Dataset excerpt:
——
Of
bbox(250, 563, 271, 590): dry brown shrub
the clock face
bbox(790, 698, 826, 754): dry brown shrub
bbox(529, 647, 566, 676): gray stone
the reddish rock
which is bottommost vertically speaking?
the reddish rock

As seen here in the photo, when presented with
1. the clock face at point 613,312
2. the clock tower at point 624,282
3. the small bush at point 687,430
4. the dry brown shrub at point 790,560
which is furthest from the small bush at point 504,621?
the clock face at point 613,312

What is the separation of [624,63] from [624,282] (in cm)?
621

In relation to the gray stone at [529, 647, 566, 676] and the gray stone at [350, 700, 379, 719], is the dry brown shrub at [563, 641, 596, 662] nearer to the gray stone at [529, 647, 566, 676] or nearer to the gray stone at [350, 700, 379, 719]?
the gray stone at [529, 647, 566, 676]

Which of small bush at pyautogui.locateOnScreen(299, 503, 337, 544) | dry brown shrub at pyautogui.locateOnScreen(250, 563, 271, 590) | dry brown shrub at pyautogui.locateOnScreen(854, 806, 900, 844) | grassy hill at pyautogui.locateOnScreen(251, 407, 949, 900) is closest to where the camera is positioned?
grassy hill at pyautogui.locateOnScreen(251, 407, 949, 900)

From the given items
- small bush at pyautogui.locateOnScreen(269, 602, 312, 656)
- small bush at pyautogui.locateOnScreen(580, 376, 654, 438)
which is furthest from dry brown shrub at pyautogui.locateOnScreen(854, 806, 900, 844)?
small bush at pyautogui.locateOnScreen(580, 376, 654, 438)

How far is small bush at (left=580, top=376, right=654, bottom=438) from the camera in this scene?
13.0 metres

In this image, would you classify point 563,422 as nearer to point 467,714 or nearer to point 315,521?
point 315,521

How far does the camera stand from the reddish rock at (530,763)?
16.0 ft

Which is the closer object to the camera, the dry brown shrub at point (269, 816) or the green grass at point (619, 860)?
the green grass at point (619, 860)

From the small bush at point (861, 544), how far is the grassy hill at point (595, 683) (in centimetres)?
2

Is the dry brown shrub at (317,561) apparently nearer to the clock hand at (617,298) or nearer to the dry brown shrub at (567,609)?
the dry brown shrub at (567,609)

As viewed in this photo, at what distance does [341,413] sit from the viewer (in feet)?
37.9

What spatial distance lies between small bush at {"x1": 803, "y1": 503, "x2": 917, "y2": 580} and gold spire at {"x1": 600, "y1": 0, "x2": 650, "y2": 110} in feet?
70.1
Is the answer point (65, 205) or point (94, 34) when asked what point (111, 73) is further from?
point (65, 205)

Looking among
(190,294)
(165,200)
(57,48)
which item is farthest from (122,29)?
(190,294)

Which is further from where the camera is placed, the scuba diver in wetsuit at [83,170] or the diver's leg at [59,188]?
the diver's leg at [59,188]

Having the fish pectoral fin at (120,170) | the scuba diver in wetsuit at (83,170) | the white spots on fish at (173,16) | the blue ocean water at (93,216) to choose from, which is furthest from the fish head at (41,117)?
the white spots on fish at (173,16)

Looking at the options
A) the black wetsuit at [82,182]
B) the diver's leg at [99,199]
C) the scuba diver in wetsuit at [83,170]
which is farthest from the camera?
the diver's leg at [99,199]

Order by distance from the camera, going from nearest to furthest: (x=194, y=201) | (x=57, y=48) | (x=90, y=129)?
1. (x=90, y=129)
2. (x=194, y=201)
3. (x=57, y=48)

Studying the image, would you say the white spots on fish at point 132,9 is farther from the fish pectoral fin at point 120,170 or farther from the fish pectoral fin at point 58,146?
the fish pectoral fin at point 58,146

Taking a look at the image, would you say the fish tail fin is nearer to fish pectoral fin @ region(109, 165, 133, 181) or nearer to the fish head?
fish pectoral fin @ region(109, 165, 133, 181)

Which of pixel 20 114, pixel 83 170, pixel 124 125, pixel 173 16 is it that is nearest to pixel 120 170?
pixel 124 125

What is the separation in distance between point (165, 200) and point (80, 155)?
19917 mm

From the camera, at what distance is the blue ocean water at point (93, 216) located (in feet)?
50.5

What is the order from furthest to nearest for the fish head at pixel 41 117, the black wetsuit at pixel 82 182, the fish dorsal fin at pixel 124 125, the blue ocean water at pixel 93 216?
——
EXERCISE GOAL. State how many of the lines above contain the string "image", matching case exactly. Reply with the number only.

TASK SOLUTION. 3